Preventing Winter Weight Gain

Magazine articles, TV, ads… Do people gain an alleged 10+ pounds (4.5 kgs) between Thanksgiving and the New Year?  If you fear holiday weight gain coming your way, think again.

Average winter gains

For an individual who is not presenting with an overweight or obese body mass index (BMI), the average weight gain has been shown to be at an average of 1.1 lbs (0.5 kgs). (1)  Unfortunately, as one maintains weight in the overweight or obese category, it is more likely that he or she puts on extra weight during the winter months.  According to a study in Nutrition Review, that extra weight can be as much as 5 lbs (2.3 kgs). (2)  Over the years, extra poundage each year can be catastrophic to your physique.

Best way to maintain or lose weight

To lose or maintain weight, focus on calories first.  The bottom line is that calories count most when it comes to any change in weight.  The best (and only) way to lose weight is to consume fewer calories than your body burns.  When that sinks in…

There are strategies to keep calories low

During the winter season, it is easier to eat out more, take extra servings at the holiday dinner table and drink festive, fun-colored beverages.  What to do in these instances…

PORTIONS.  It’s so cliche, it’s almost offensive.  Take a look at your plate and remind yourself that if you like it, you can always wrap up half for later or try it again another time.

EAT IN.  Eating out is awesome, but the portions are 2-3x larger than normal.  Eating in allows you to control both portion size and ingredients. Plus, it is fun to make stuff 🙂

MORE FRUIT.  Again… so cliche… offensive.  The amount of fiber in a piece of fruit (4 grams+) for the low amount of calories is the best deal ever.  For only a small calorie spend you can feel full instantly– and taste the sweetness.  What more can you want in life?

MORE VEGGIES.  Fiber and nutrient-dense, eating more vegetables is the easiest way to upgrade your plate from zero to super healthy. Plus, veggies are low in calories for the amount they fill up your belly (again, think fiber).

“SCRAPE” HOME-MADE DESSERTS.  There’s a whole buffet of desserts, and you want… all of them.  Instead of taking a slice or a whole piece, use the “scraping method.”  Nope, you won’t find this on google or wikipedia.  Scrape the serving knife of the dessert of choice onto the edge of your plate, creating 1-2 bite sized portions.  Have around “five bites” of different desserts.  Yum!

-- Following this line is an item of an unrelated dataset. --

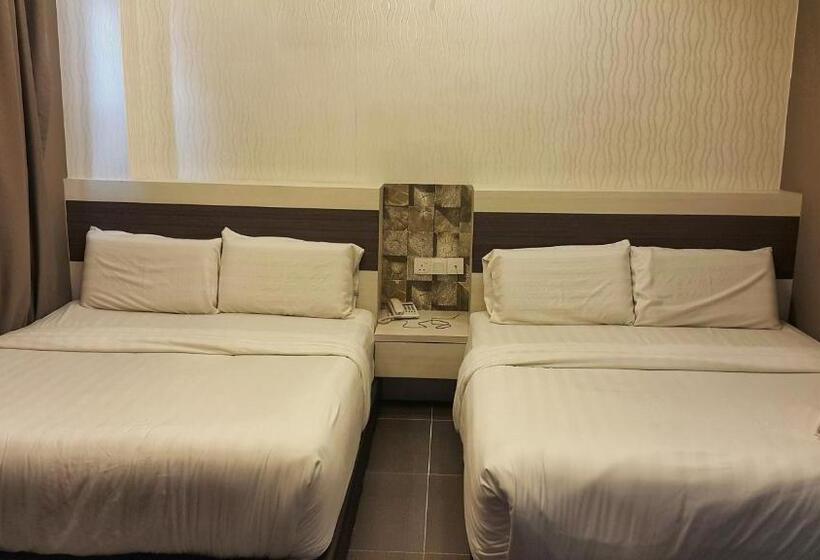 Четырехместный Номер Классик, Kampar Boutique Hotel   Kampar Sentral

DOWNGRADE YOUR DRINK.  Do you really need the spiked apple cider with cinnamon whip?  Okay, maybe you do 🙂  But you probably don’t need two of them.  Downgrade your drink by choosing the less “spicy” types.  Examples: festive, colorful drinks add on a minimum of 100 extra calories.  Wine, light beer, vodka with diet soda or seltzer drastically reduces total calories for the night.  Yesterday’s post reviews how alcohol can affect your physique.

Bottom-line…

The fact of the matter is that most people tend to eat too much food — too many carbs, too much fat, and too much protein, not to mention too much alcohol– this all leads to an excess of calories and weight gain.

During the holiday season, people eat too much and exercise too little.  If you slash your dinner plate in half and go to the gym a day or two more than normal, great things can happen.

Sources:

(1) Yanovski JA, Yanovski SZ, Sovik KN, Nguyen TT, O’Neil PM, Sebring NG.  A prospective study of holiday weight gain. New England Journal of Medicine. 2000;Mar 23;342(12):861-7

(2) Roberts SB, Mayer J. Holiday weight gain: fact or fiction? Nutrition Review. 2000;Dec;58(12):378-9.